• [Page excerpt]:
»»
Personal information
- Full name: Ana Arnau Camarena
- Nickname: Anita
- Born: 20 September 2005 (age 20) Madrid, Spain

Gymnastics career
- Discipline: Rhythmic gymnastics
- Country represented: Spain (2019-2024)
- Club: Club Gimnastico Alcobendas Chamartin
- Head coaches: Alejandra Quereda, Ana María Pelaz
- Medal record
| Event | 1st | 2nd | 3rd |
| World Championships | 0 | 1 | 4 |
| European Championships | 1 | 2 | 2 |
| FIG World Cup | 1 | 5 | 3 |
| Total | 2 | 8 | 9 |
Rhythmic Gymnastics
Representing Spain
World Championships
| Silver medal – second place | 2023 Valencia | 5 Hoops |
| Bronze medal – third place | 2022 Sofia | Team |
| Bronze medal – third place | 2022 Sofia | Group All Around |
| Bronze medal – third place | 2022 Sofia | 5 Hoops |
| Bronze medal – third place | 2023 Valencia | Group All Around |
European Championships
| Gold medal – first place | 2024 Budapest | 3 Ribbons + 2 Balls |
| Silver medal – second place | 2022 Tel Aviv | 3 Ribbons + 2 Balls |
| Silver medal – second place | 2024 Budapest | 5 Hoops |
| Bronze medal – third place | 2023 Baku | 3 Ribbons + 2 Balls |
| Bronze medal – third place | 2024 Budapest | Group All-Around |

= Ana Arnau =

Spanish rhythmic gymnast (born 2005)

Ana Arnau Camarena (born 20 September 2005) is a Spanish rhythmic gymnast. She was the bronze All-Around and five hoops medalist at the 2022 World Championships.

== Career ==

=== Junior ===
Arnau was part of the Spanish junior group that competed at both the 2019 European and World Championships, finishing 7th in Baku and 5th in Moscow.
««
• [Dataset excerpts]:
»»
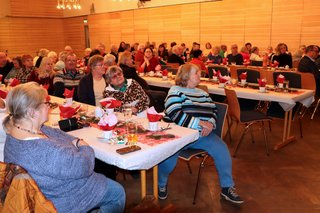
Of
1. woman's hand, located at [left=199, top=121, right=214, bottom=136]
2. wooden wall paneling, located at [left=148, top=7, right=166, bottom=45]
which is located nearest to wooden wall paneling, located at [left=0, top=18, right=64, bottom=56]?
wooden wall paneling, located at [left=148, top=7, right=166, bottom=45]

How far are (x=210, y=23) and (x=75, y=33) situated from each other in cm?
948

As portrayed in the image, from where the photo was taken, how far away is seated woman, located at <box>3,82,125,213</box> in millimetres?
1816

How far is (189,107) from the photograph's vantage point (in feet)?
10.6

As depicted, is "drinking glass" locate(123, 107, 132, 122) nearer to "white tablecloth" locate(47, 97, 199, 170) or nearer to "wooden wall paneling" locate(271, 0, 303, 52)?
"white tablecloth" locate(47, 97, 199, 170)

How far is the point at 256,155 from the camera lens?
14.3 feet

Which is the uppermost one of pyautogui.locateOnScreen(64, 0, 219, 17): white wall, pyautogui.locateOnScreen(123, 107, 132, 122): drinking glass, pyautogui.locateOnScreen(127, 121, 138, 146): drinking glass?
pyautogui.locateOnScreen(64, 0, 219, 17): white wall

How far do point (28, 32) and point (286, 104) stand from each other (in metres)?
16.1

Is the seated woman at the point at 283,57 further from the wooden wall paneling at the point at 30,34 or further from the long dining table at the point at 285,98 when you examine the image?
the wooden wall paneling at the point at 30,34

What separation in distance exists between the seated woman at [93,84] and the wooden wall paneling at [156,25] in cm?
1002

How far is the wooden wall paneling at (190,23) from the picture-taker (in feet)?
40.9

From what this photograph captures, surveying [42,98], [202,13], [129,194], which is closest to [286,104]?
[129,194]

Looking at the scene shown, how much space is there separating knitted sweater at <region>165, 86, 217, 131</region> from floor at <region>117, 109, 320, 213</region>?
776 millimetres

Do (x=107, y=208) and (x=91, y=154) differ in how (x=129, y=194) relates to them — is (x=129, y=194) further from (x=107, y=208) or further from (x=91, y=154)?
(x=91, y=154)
««
• [Problems to work on]:
A) Rewrite the paragraph in the Ana Arnau excerpt that begins "Ana Arnau Camarena (born 20 September 2005)" as a single shorter sentence that keeps its main facts.
B) Reproduce word for word the part of the Ana Arnau excerpt that begins at "Spanish rhythmic gymnast (born" and stops after "2022 World Championships.".
C) According to the Ana Arnau excerpt, where did the Spanish junior group finish at the 2019 World Championships in Moscow?

• [Solutions for each task]:
A) Ana Arnau Camarena, born 20 September 2005, is a Spanish rhythmic gymnast who won bronze in the All-Around and in five hoops at the 2022 World Championships.

B)
Spanish rhythmic gymnast (born 2005)

Ana Arnau Camarena (born 20 September 2005) is a Spanish rhythmic gymnast. She was the bronze All-Around and five hoops medalist at the 2022 World Championships.

C) 5th